Father Dalton, who is now pastor of Holy Trinity Parish in Kuliouou, and Victor both recalled Father Kim’s penchant for travel, which included dedicated trips to the Big Island after
Easter to attend the Merrie Monarch Festival; Thanksgiving vacations; and flights to Minnesota with St. Rita youth to attend an annual music ministry summer program.
“Once while we were both attending the Merrie Monarch Festival, we visited the many vendors who were there prior to the hula competitions,” Father Dalton recalled. “It was at that time that he no longer was able to walk, so he got around on his little red scooter.
“As we ventured through the area, I was touched by how many people knew who he was and would just call out, ‘Aloha, Father Paki, so good that you are with us again.’ Yes, they enjoyed that he was ‘with them’ again. He was known by hundreds if not thousands of people … and will be missed by us all.”
Victor said she is grateful that Father Kim “counted me as one of his sheep … and that he encouraged me to follow the Good Shepherd.”

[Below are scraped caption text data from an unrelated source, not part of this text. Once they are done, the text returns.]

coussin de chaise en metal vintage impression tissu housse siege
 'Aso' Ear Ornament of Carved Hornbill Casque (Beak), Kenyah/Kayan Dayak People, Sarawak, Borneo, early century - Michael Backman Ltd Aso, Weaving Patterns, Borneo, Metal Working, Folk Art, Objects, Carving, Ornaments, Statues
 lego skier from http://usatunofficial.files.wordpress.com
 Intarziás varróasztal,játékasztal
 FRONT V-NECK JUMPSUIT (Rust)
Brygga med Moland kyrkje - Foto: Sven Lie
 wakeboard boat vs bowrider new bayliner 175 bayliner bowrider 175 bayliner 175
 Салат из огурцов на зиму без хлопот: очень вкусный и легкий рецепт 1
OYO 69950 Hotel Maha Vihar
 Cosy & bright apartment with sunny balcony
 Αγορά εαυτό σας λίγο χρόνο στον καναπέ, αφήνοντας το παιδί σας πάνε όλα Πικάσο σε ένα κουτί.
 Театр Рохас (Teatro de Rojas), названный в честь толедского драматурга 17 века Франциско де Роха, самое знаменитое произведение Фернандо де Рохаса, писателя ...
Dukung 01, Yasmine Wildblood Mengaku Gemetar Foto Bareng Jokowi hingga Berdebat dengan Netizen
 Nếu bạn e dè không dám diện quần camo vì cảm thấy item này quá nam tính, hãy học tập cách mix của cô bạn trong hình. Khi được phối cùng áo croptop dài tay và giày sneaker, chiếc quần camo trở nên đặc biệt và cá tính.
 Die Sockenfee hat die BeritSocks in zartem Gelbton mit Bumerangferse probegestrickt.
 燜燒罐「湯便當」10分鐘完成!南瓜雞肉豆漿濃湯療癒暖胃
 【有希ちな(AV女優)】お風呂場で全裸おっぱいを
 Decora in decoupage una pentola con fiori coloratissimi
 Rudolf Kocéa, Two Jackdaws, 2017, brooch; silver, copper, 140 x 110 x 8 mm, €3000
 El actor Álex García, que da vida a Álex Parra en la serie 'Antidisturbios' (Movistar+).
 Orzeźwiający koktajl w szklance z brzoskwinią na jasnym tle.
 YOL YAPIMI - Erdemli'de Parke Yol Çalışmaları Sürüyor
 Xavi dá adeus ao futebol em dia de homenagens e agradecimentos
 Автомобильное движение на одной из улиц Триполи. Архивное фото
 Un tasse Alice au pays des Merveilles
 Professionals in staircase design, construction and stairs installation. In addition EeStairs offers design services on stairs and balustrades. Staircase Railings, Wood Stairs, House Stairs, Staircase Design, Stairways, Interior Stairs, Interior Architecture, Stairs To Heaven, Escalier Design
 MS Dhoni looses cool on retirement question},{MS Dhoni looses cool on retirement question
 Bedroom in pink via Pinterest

“What he did for me, he has done for so many people, parishioners and visitors alike; they love Father Paki for the way he welcomed them into the parish and into the church.”
Service information
Services for Father Kim are planned for late June. His wake is scheduled for June 27 at the Co-Cathedral of St. Theresa in Honolulu. His funeral will take place the next day at the co-cathedral.